**What you need to do:** Put these lines into a numbered list, skipping any blank lines and leaving out the pictures.

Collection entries
○ ○ ○ ○ ○ ○ ○

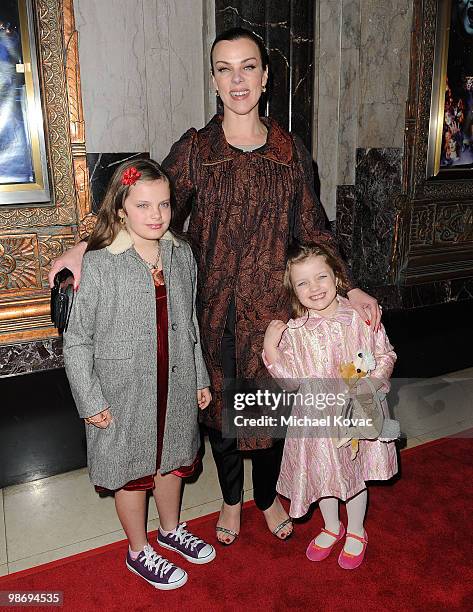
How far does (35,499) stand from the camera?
2.93 metres

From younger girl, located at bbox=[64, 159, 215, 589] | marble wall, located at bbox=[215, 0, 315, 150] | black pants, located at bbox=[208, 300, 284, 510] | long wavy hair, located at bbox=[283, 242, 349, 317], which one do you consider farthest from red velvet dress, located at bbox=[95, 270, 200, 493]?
marble wall, located at bbox=[215, 0, 315, 150]

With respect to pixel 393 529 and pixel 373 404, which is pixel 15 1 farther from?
pixel 393 529

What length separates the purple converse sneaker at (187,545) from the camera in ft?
7.91

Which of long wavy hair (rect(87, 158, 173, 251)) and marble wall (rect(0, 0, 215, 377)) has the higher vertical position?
marble wall (rect(0, 0, 215, 377))

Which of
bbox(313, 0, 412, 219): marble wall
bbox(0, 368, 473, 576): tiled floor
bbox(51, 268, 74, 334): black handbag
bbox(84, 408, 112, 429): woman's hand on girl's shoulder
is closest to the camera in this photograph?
bbox(51, 268, 74, 334): black handbag

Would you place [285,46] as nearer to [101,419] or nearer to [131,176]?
[131,176]

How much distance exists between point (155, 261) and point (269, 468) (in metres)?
1.06

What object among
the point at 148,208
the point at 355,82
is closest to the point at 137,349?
the point at 148,208

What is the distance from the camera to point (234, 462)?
248cm

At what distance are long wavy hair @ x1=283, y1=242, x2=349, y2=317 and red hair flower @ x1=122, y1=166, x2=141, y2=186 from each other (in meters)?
0.67

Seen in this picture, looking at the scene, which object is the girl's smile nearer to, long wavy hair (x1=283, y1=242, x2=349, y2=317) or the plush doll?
long wavy hair (x1=283, y1=242, x2=349, y2=317)

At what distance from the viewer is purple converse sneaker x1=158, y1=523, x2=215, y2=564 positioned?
2.41 meters

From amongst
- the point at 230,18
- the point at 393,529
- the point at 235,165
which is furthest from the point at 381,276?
the point at 235,165

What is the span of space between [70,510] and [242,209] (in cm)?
176
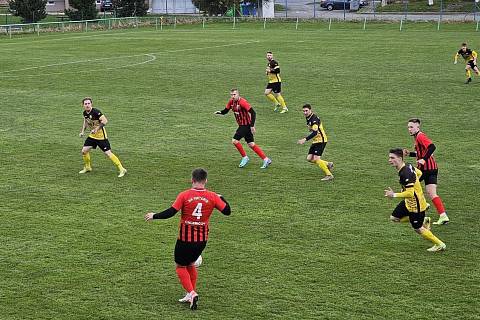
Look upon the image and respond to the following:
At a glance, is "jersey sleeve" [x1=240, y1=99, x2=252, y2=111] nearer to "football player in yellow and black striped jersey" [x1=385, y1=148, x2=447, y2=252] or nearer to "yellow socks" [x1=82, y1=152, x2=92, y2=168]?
"yellow socks" [x1=82, y1=152, x2=92, y2=168]

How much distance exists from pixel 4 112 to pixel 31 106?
1449 millimetres

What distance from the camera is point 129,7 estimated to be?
79.0 m

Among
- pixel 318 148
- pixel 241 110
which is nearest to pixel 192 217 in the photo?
pixel 318 148

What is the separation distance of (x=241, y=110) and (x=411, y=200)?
303 inches

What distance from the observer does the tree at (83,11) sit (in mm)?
74625

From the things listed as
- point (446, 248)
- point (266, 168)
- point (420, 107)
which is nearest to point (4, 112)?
point (266, 168)

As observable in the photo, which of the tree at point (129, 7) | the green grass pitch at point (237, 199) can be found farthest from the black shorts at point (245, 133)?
the tree at point (129, 7)

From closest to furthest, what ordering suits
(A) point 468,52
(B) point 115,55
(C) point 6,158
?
(C) point 6,158 → (A) point 468,52 → (B) point 115,55

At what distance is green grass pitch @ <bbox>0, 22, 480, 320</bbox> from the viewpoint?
38.5 ft

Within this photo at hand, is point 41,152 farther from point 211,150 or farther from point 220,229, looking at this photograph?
point 220,229

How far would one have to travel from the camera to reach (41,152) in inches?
875

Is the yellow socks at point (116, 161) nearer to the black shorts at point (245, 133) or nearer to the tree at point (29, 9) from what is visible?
the black shorts at point (245, 133)

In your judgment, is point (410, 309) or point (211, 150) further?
point (211, 150)

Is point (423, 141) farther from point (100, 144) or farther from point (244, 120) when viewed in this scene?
point (100, 144)
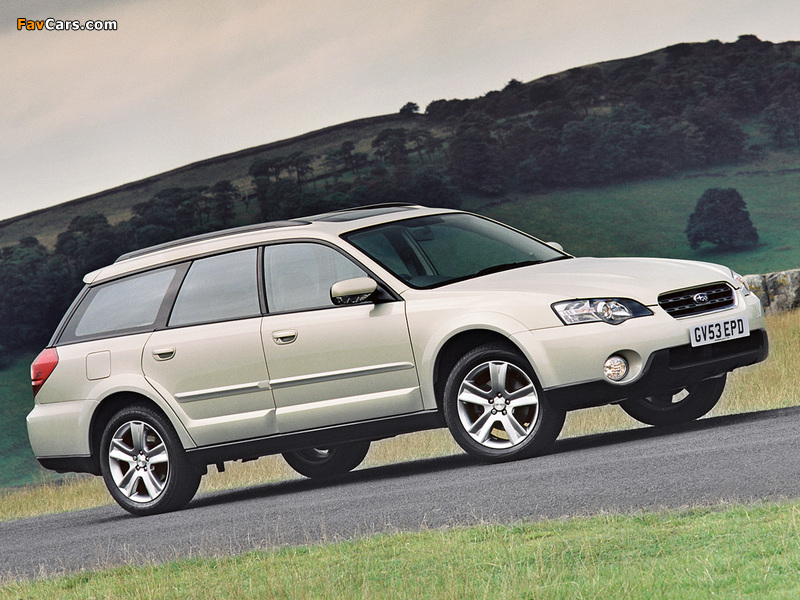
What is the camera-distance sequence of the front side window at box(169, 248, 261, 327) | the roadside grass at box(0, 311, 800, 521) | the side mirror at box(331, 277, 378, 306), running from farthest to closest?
1. the roadside grass at box(0, 311, 800, 521)
2. the front side window at box(169, 248, 261, 327)
3. the side mirror at box(331, 277, 378, 306)

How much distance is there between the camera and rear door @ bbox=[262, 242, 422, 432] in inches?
331

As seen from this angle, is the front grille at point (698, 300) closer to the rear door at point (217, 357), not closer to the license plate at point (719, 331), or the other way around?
the license plate at point (719, 331)

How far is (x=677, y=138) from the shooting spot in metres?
100

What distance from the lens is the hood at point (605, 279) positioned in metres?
7.97

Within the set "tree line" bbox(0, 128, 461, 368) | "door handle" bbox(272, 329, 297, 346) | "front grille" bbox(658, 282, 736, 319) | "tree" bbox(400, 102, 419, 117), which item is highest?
"tree" bbox(400, 102, 419, 117)

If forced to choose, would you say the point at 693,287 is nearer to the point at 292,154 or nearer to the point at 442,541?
the point at 442,541

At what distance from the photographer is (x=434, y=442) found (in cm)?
1602

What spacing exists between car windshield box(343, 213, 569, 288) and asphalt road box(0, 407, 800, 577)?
57.3 inches

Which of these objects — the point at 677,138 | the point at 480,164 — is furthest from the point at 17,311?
the point at 677,138

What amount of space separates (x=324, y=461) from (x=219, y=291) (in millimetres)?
2366

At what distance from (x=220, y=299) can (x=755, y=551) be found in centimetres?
510

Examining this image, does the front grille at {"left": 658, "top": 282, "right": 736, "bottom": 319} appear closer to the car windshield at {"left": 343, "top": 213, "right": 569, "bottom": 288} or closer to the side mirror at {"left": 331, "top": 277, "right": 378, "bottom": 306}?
the car windshield at {"left": 343, "top": 213, "right": 569, "bottom": 288}

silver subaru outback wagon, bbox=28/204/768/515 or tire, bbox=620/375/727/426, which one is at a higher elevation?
silver subaru outback wagon, bbox=28/204/768/515

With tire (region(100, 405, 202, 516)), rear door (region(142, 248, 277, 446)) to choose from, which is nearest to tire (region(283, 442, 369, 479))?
tire (region(100, 405, 202, 516))
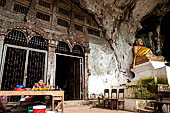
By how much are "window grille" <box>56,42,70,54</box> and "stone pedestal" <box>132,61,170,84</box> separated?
13.7 feet

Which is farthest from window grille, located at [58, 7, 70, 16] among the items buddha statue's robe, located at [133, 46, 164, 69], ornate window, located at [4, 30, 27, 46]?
buddha statue's robe, located at [133, 46, 164, 69]

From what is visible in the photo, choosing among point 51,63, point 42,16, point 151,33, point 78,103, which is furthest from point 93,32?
point 151,33

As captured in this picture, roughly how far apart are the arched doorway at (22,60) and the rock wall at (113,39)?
9.36 ft

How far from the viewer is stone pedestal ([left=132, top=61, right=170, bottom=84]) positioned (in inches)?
214

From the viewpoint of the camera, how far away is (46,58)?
6281 mm

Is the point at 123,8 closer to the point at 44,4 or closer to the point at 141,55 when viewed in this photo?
the point at 141,55

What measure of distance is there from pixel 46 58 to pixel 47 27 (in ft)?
5.37

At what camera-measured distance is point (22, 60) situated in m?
5.70

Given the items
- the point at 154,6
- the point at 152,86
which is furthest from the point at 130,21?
the point at 152,86

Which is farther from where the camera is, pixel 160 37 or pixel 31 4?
pixel 160 37

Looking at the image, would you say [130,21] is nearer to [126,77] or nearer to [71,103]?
[126,77]

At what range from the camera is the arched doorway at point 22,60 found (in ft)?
17.5

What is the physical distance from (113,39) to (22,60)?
19.6 ft

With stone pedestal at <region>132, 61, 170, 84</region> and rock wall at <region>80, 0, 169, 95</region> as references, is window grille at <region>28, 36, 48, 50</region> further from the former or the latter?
stone pedestal at <region>132, 61, 170, 84</region>
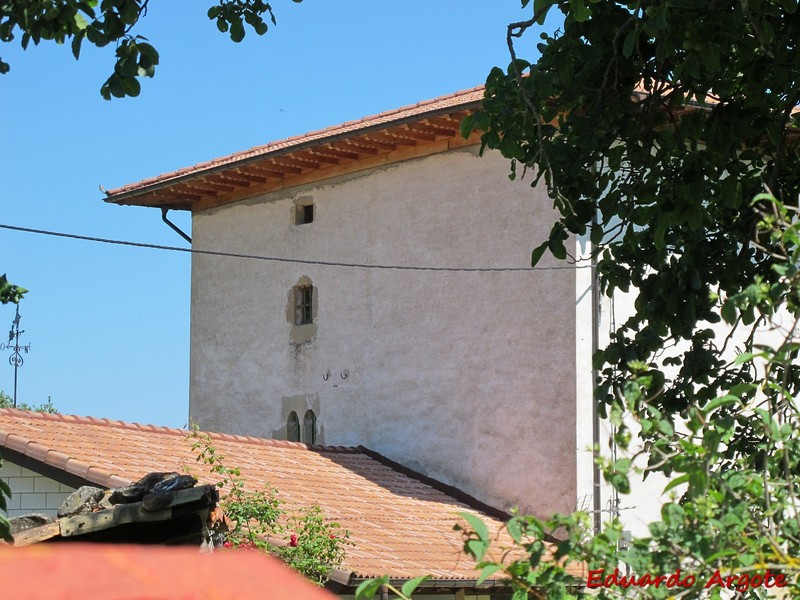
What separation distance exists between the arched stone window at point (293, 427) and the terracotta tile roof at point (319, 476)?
4.50 feet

○ ○ ○ ○ ○ ○ ○

**Solution:**
1. How far does (35,499) stand from the camera?
2. 2.93 metres
3. From younger girl, located at bbox=[64, 159, 215, 589] | marble wall, located at bbox=[215, 0, 315, 150] | black pants, located at bbox=[208, 300, 284, 510] | long wavy hair, located at bbox=[283, 242, 349, 317], which one do you consider farthest from red velvet dress, located at bbox=[95, 270, 200, 493]?
4. marble wall, located at bbox=[215, 0, 315, 150]
5. With respect to pixel 393 529 and pixel 373 404, which is pixel 15 1 farther from?
6. pixel 393 529
7. What length separates the purple converse sneaker at (187,545) from the camera in ft?
8. 7.91
9. Which of long wavy hair (rect(87, 158, 173, 251)) and marble wall (rect(0, 0, 215, 377)) has the higher vertical position?
10. marble wall (rect(0, 0, 215, 377))
11. Which of
12. bbox(313, 0, 412, 219): marble wall
13. bbox(0, 368, 473, 576): tiled floor
14. bbox(51, 268, 74, 334): black handbag
15. bbox(84, 408, 112, 429): woman's hand on girl's shoulder
16. is closest to the camera in this photograph?
17. bbox(51, 268, 74, 334): black handbag
18. Would you place [285,46] as nearer to [101,419] or nearer to [131,176]?
19. [131,176]
20. How much distance exists between point (155, 261) and point (269, 468) (in metres)?
21. 1.06
22. What object among
23. the point at 148,208
24. the point at 355,82
25. is closest to the point at 137,349?
26. the point at 148,208
27. What is the distance from the camera to point (234, 462)?
28. 248cm
29. At what distance are long wavy hair @ x1=283, y1=242, x2=349, y2=317 and red hair flower @ x1=122, y1=166, x2=141, y2=186 from each other (in meters)?
30. 0.67
31. Seen in this picture, looking at the scene, which object is the girl's smile nearer to, long wavy hair (x1=283, y1=242, x2=349, y2=317) or the plush doll?
32. long wavy hair (x1=283, y1=242, x2=349, y2=317)
33. At what distance from the viewer is purple converse sneaker x1=158, y1=523, x2=215, y2=564 positioned?
34. 2.41 meters
35. From amongst
36. - the point at 230,18
37. - the point at 393,529
38. - the point at 235,165
39. which is furthest from the point at 381,276?
40. the point at 235,165
41. What is the span of space between [70,510] and [242,209] (in cm)?
42. 176
43. Look upon the image and respond to the following:
44. At a glance, is "jersey sleeve" [x1=240, y1=99, x2=252, y2=111] nearer to "football player in yellow and black striped jersey" [x1=385, y1=148, x2=447, y2=252] or nearer to "yellow socks" [x1=82, y1=152, x2=92, y2=168]?
45. "yellow socks" [x1=82, y1=152, x2=92, y2=168]
46. How much distance exists from pixel 4 112 to pixel 31 106?
47. 1449 millimetres
48. What distance from the camera is point 129,7 estimated to be?
49. 79.0 m
50. Among
51. - pixel 318 148
52. - pixel 241 110
53. which is nearest to pixel 192 217 in the photo?
54. pixel 318 148
55. What is the separation distance of (x=241, y=110) and (x=411, y=200)?
56. 303 inches
57. What distance from the observer does the tree at (83,11) sit (in mm)?
58. 74625
59. From the things listed as
60. - point (446, 248)
61. - point (266, 168)
62. - point (420, 107)
63. which is nearest to point (4, 112)?
64. point (266, 168)
65. As observable in the photo, which of the tree at point (129, 7) | the green grass pitch at point (237, 199) can be found farthest from the black shorts at point (245, 133)?
66. the tree at point (129, 7)
67. From closest to furthest, what ordering suits
68. (A) point 468,52
69. (B) point 115,55
70. (C) point 6,158
71. ?
72. (C) point 6,158 → (A) point 468,52 → (B) point 115,55
73. At what distance is green grass pitch @ <bbox>0, 22, 480, 320</bbox> from the viewpoint?
74. 38.5 ft
75. Within this photo at hand, is point 41,152 farther from point 211,150 or farther from point 220,229, looking at this photograph?
76. point 220,229
77. How far would one have to travel from the camera to reach (41,152) in inches?
78. 875
79. Is the yellow socks at point (116, 161) nearer to the black shorts at point (245, 133) or nearer to the tree at point (29, 9) from what is visible?
80. the black shorts at point (245, 133)
81. In your judgment, is point (410, 309) or point (211, 150) further?
82. point (211, 150)
83. Is point (423, 141) farther from point (100, 144) or farther from point (244, 120) when viewed in this scene?
84. point (100, 144)
85. What is the camera-distance sequence of the front side window at box(169, 248, 261, 327) | the roadside grass at box(0, 311, 800, 521) | the side mirror at box(331, 277, 378, 306), running from farthest to closest?
86. 1. the roadside grass at box(0, 311, 800, 521)
87. 2. the front side window at box(169, 248, 261, 327)
88. 3. the side mirror at box(331, 277, 378, 306)
89. How much distance is there between the camera and rear door @ bbox=[262, 242, 422, 432] in inches?
90. 331
91. As seen from this angle, is the front grille at point (698, 300) closer to the rear door at point (217, 357), not closer to the license plate at point (719, 331), or the other way around?
92. the license plate at point (719, 331)
93. How far is (x=677, y=138) from the shooting spot in metres?
94. 100
95. What distance from the lens is the hood at point (605, 279) positioned in metres?
96. 7.97
97. Within the set "tree line" bbox(0, 128, 461, 368) | "door handle" bbox(272, 329, 297, 346) | "front grille" bbox(658, 282, 736, 319) | "tree" bbox(400, 102, 419, 117), which item is highest?
98. "tree" bbox(400, 102, 419, 117)
99. If forced to choose, would you say the point at 693,287 is nearer to the point at 292,154 or nearer to the point at 442,541?
100. the point at 442,541
101. At what distance from the photographer is (x=434, y=442) found (in cm)?
102. 1602
103. What spacing exists between car windshield box(343, 213, 569, 288) and asphalt road box(0, 407, 800, 577)?
104. 57.3 inches
105. Which of these objects — the point at 677,138 | the point at 480,164 — is furthest from the point at 17,311?
106. the point at 677,138
107. What amount of space separates (x=324, y=461) from (x=219, y=291) (in millimetres)?
108. 2366
109. At what distance from (x=220, y=299) can (x=755, y=551) be found in centimetres?
110. 510
111. Examining this image, does the front grille at {"left": 658, "top": 282, "right": 736, "bottom": 319} appear closer to the car windshield at {"left": 343, "top": 213, "right": 569, "bottom": 288} or closer to the side mirror at {"left": 331, "top": 277, "right": 378, "bottom": 306}?
112. the car windshield at {"left": 343, "top": 213, "right": 569, "bottom": 288}
113. silver subaru outback wagon, bbox=28/204/768/515 or tire, bbox=620/375/727/426, which one is at a higher elevation?
114. silver subaru outback wagon, bbox=28/204/768/515
115. With tire (region(100, 405, 202, 516)), rear door (region(142, 248, 277, 446)) to choose from, which is nearest to tire (region(283, 442, 369, 479))?
116. tire (region(100, 405, 202, 516))
117. By how much are "window grille" <box>56,42,70,54</box> and "stone pedestal" <box>132,61,170,84</box> separated?
118. 13.7 feet
119. Which is farthest from window grille, located at [58, 7, 70, 16] among the items buddha statue's robe, located at [133, 46, 164, 69], ornate window, located at [4, 30, 27, 46]?
120. buddha statue's robe, located at [133, 46, 164, 69]
121. From what is visible in the photo, choosing among point 51,63, point 42,16, point 151,33, point 78,103, which is furthest from point 93,32?
122. point 151,33
123. As captured in this picture, roughly how far apart are the arched doorway at (22,60) and the rock wall at (113,39)?
124. 9.36 ft
125. How far from the viewer is stone pedestal ([left=132, top=61, right=170, bottom=84]) positioned (in inches)?
126. 214
127. From the viewpoint of the camera, how far away is (46,58)?
128. 6281 mm
129. Is the point at 123,8 closer to the point at 44,4 or closer to the point at 141,55 when viewed in this photo?
130. the point at 141,55
131. What measure of distance is there from pixel 46 58 to pixel 47 27 (in ft)?
132. 5.37
133. At what camera-measured distance is point (22, 60) situated in m?
134. 5.70
135. Given the items
136. - the point at 154,6
137. - the point at 152,86
138. which is furthest from the point at 130,21?
139. the point at 152,86
140. Which is farther from where the camera is, pixel 160 37 or pixel 31 4?
141. pixel 160 37
142. Looking at the image, would you say [130,21] is nearer to [126,77] or nearer to [71,103]?
143. [126,77]
144. At what range from the camera is the arched doorway at point 22,60 found (in ft)?
145. 17.5
146. What is the physical distance from (113,39) to (22,60)?
147. 19.6 ft
148. With stone pedestal at <region>132, 61, 170, 84</region> and rock wall at <region>80, 0, 169, 95</region> as references, is window grille at <region>28, 36, 48, 50</region> further from the former or the latter?
149. stone pedestal at <region>132, 61, 170, 84</region>
150. What separation distance exists between the arched stone window at point (293, 427) and the terracotta tile roof at point (319, 476)?
151. 4.50 feet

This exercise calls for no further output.